PROBLEMA PROPOSTO 1:
Devolva, do texto sobre a escrita de Anne Frank, tudo o que vai de "Eu achava que" até "sobre o livro.".
PROBLEMA PROPOSTO 2:
De acordo com o texto sobre a escrita de Anne Frank, qual é o motivo do vocabulário rico de Anne?

TRECHO DA PÁGINA:
============================================================

Como Anne Frank escrevia
+ de 35 milhões de cópias vendidas, + de 70 idiomas, e vencedor de 3 Oscars (em adaptações).
Eu achava que estava atrasada para ler O diário de Anne Frank, mas após concluir a leitura no último final de semana, confirmei a suspeita de que os livros que precisamos nos encontram na hora certa.
Não tive que relutar com o livro. Assim que li o primeiro parágrafo imergi numa leitura fluída e interessante. Então mesmo com medo de sofrer já sabendo o final trágico que Anne teria eu persisti na leitura.
Apesar desse ser um texto sobre um livro, ele não é uma resenha, é uma carta onde vou compartilhar com você algumas lições que pude notar sobre a escrita da Anne e também algumas das minhas percepções sobre o livro.
1.
Ela tinha um vocabulário rico: (menciona em diversos trechos que sempre estava lendo um livro, daí o motivo) e aqui eu não falo de “palavras rebuscadas” mas sobre a diversidade de palavras que ela conhecia, que a possibilidade a sempre escolher a melhor para dizer exatamente o que queria dizer rotando a escrita interessante.
“O papel é mais paciente do que os homens.” Muitas vezes penso isso quando, nos meus dias melancólicos, coloco a cabeça entre as mãos e não sei o que fazer comigo.1
Como exemplo escolhi essa citação sobre o seu estado de espírito, melancólico é a perfeita definição do que ela descreve a seguir.
Ela criava imagens visuais que ilustravam como ela se sentia (aproveitando o bonde da situação acima que ela já nos traz uma imagem visual, de uma garotinha com a cabeça entre as mãos); aqui outra amostra dessa característica:
Gosto de escrever e quero aliviar o meu coração de todos os pesos.2
Imaginamos imediatamente o coração pesado se aliviando, não é?

============================================================

REGISTROS DO CONJUNTO:
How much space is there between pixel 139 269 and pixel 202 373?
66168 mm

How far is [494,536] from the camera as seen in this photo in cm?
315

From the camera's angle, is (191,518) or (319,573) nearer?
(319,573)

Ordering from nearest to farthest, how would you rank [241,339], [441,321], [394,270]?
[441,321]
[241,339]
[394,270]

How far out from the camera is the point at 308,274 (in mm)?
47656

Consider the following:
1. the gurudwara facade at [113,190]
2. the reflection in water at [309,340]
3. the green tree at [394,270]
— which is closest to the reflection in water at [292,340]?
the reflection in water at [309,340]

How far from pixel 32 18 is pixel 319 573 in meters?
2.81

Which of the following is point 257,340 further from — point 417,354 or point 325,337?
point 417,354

============================================================

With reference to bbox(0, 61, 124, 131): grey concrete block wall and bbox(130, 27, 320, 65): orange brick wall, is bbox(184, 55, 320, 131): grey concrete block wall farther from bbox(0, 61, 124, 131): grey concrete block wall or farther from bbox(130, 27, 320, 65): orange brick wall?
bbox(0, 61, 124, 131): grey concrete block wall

============================================================

RESPOSTA DO EXERCÍCIO 1:
Eu achava que estava atrasada para ler O diário de Anne Frank, mas após concluir a leitura no último final de semana, confirmei a suspeita de que os livros que precisamos nos encontram na hora certa.
Não tive que relutar com o livro. Assim que li o primeiro parágrafo imergi numa leitura fluída e interessante. Então mesmo com medo de sofrer já sabendo o final trágico que Anne teria eu persisti na leitura.
Apesar desse ser um texto sobre um livro, ele não é uma resenha, é uma carta onde vou compartilhar com você algumas lições que pude notar sobre a escrita da Anne e também algumas das minhas percepções sobre o livro.

RESPOSTA DO EXERCÍCIO 2:
Ela menciona em diversos trechos que sempre estava lendo um livro.